Friday, July 24, 2009

Always Present

Events that have transpired this week:
1. My stepdad, Bill's father was hospitalized - and we learned he would never come home
2. PRAYED HARD....multiple times!!! God sustained a great man while family from hundreds of miles came to see him.
3. We discovered water had saturated our living room carpet for the second time in less than a year
4. Prayed that I wouldn't lose it; I managed not to!
5. Met with our apartment manager after the water remained on our floor, virtually untouched for over 24 hours
6. Prayed that my mouth wouldn't get us thrown out of our usually wonderful apartment complex...it didn't; I was calm
7. "Jose" (some of you know who I am talking about!) ;)
8. Prayed that God will reveal everything in His time; I know that He will!
9. Jared's car broke down in a not so safe area
10. Prayed that this would be the last straw for Jared...it was!
11. Haggled with car dealers for 3 1/2 hours...to no avail
12. Prayed for patience...haha...I know...even so, we managed to maintain our clarity of mind.
13. Wised up and went to a better car dealership the next night...then another...finally, after 4 hours found a car
14. Prayed a prayer of THANKSGIVING! We have a new car!
15. Got lost going back to the dealership the next day to pick up the car, almost wrecked my car because of the rainstorm on the way...finally got there and signed on the dotted line.
16. Prayed Jared would drive our new car safely home; made it safe and sound!
17. Got a call at 1:00 A.M. this morning that Bill's father had passed away... :(
18. Prayed for my family; thanked God for Dee's amazing life -- God has been and will be glorified by the legacy he leaves.
19. Decided to take a half day off today...came home and discovered that maintenance had broken a lamp in our living room...and had not cleaned it up
20. Prayed I wouldn't cut myself cleaning up the mess; I didn't!
21. Cried as I watched "Birth Day" and scared myself by watching "Mystery Diagnosis" this afternoon
22. Prayed that I will be a great mother some day; prayed that I wouldn't contract an undiagnosable disease --Regardless...my steps will be guided by the Lord.

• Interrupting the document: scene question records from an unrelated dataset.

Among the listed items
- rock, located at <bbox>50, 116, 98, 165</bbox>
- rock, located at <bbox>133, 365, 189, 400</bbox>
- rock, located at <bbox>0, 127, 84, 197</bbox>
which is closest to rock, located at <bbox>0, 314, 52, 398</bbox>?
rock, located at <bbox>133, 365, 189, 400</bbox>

And it's only Fridayafternoon...those are just some of the events...and that's just a small list of the prayers. I can't imagine not having God to turn to when life is chaotic. God - on those weeks that I turn to You multiple times a day - and on those days where I go about practically failing to pay attention to You...THANK YOU for caring and for ALWAYS being there!!!!

Thursday, July 16, 2009

Live for Today

When I moved to Blacksburg over 4 years ago, I remember sulking because I missed my friends and family so much.  In fact, I sulked so much that I believe I missed out on developing some really great friendships.  When we moved to Charlotte, I missed my job a lot!  I realized today that I actually have been yearning for that part of my life back and am missing out on what I do have - albeit a job that I'm not particularly fond of all of the time.  Lately I've been worried about the economy and what we would do if Jared or I lost our jobs, worried about friends and family and have agonized over a delayed dream.  It seems that there is always something to miss in the past and something to worry about in the future.  That's not how we're supposed to live!  Matthew 6: 34 says, "Therefore do now worry about tomorrow, for tomorrow will worry about its own things.  Sufficient for the day is its own trouble."  That's not a very encouraging verse - unless you like thinking about how today has a lot of troubles - unless you read the verse before it, "But seek first the kingdom of God and His righteousness, and all these things shall be added to you."  Instead of thinking about the past, or worrying about the future, we should be focusing on seeking God and becoming more like Him now.  So I challenge you to look around and ask God to show you how to live today to the fullest. While it's nice to have memories and important to plan for the future, it's even better to live in the moment with your steps being directed by God.